It is time to end this account of our reader's experiences of going through the first five books of the Bible, and to draw up a balance sheet. She has discovered the following things:
- Some commands cannot be taken at face value because they may be expanded, modified or countermanded by other biblical passages. This was illustrated by the command to humanity to be vegetarian in Genesis 1:29, the modification allowing the consumption of meat in Genesis 9:3–4 and the question of which foods were permitted and which were prohibited.
- Some commands appear to have been completely disregarded without any justification for this in the Bible itself. An example is the injunction to rest on the Sabbath day (i.e., from Friday evening to Saturday evening).
- Some commandments could not be observed in today's world even if someone desired to do so. Cases in point would be the application of the death penalty to people who struck or cursed their parents, or who committed adultery, as well as the injunction to kill all the males of a conquered city and to take what remained of the population and possessions, as spoil.

Prompt A - In the passage on reading the first five books of the Bible, which verses allow people to eat meat?
Prompt B - Reproduce word for word the stretch of the passage on reading the first five books of the Bible from "It is time to" through "to Saturday evening).".
Prompt C - Take the passage on reading the first five books of the Bible further, continuing from its last sentence.

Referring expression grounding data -
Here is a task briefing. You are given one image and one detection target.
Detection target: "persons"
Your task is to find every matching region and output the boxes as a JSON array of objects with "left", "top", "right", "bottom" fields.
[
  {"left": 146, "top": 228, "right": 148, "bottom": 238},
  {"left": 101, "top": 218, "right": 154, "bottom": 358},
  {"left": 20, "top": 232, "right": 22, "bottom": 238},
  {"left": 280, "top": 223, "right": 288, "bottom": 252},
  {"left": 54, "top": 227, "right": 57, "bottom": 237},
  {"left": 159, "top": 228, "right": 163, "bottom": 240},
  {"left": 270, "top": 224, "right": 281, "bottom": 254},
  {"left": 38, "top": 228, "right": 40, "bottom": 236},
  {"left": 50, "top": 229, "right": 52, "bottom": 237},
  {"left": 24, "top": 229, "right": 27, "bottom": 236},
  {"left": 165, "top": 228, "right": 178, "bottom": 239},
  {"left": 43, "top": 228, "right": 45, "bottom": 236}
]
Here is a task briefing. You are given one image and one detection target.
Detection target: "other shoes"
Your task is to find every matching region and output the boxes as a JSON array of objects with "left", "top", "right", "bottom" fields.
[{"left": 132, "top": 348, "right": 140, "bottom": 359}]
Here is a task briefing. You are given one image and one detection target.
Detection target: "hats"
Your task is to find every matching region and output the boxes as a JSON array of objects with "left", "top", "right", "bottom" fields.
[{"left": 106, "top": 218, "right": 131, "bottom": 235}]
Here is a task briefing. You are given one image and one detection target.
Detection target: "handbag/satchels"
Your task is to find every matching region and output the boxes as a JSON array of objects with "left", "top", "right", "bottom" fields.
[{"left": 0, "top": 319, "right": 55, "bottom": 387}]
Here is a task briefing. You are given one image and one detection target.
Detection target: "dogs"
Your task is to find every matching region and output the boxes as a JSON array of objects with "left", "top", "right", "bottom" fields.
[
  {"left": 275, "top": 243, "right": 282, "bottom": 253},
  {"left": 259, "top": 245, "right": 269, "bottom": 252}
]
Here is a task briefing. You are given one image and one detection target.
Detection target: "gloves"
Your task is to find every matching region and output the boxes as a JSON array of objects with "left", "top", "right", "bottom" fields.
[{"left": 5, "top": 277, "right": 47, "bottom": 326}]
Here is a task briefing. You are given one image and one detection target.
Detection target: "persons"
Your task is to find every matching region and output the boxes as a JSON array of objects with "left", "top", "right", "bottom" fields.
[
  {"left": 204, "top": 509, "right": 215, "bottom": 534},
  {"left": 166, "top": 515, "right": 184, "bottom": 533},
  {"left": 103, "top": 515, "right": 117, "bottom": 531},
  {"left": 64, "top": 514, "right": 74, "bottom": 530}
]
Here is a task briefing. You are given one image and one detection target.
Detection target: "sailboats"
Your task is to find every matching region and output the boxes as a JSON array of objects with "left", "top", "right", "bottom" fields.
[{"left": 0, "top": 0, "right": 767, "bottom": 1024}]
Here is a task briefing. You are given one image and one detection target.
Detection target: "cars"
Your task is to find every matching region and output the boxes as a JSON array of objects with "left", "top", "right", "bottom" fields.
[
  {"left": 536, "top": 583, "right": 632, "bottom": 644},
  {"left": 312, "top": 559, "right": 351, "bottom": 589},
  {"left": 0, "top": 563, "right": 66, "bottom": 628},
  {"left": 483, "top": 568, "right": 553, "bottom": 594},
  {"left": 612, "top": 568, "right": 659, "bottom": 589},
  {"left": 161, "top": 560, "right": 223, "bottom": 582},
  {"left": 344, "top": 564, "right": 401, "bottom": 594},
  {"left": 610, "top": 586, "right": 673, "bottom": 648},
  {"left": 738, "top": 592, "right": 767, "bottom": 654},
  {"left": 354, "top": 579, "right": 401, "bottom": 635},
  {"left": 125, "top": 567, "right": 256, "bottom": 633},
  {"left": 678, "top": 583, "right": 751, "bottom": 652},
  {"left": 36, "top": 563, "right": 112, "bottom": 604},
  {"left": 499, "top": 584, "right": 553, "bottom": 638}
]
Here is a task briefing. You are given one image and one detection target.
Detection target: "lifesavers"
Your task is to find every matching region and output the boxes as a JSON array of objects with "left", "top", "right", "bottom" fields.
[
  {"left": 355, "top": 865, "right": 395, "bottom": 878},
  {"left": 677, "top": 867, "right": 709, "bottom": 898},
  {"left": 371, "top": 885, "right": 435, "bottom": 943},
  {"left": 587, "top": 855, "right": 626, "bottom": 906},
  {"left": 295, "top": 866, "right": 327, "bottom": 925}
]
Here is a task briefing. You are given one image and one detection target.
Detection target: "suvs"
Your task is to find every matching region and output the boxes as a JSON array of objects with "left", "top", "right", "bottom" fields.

Your response A - Genesis 9:3–4

Your response B -
It is time to end this account of our reader's experiences of going through the first five books of the Bible, and to draw up a balance sheet. She has discovered the following things:
- Some commands cannot be taken at face value because they may be expanded, modified or countermanded by other biblical passages. This was illustrated by the command to humanity to be vegetarian in Genesis 1:29, the modification allowing the consumption of meat in Genesis 9:3–4 and the question of which foods were permitted and which were prohibited.
- Some commands appear to have been completely disregarded without any justification for this in the Bible itself. An example is the injunction to rest on the Sabbath day (i.e., from Friday evening to Saturday evening).

Your response C -
- There is a problem because some Christian groups hold that biblical teaching on male superiority is applicable in today's world, while apparently not wanting to claim the same for the cases mentioned in paragraph 3 above. It is reasonable to want to know who decides what remains applicable and what ceases to be applicable, and on what grounds. A cynic could be forgiven for thinking that only those biblical commandments remain relevant that have not been declared illegal in modern nation states.
In the remainder of the book attempts will be made to deal with these, and other similar questions. The next chapter will consider Jewish insights into the matter, since the observance of commandments in the Hebrew Bible is at the heart of Judaism. Subsequent chapters will sketch the history of the use of the Bible in moral questions in the Christian churches, and the book will conclude with three specific case studies.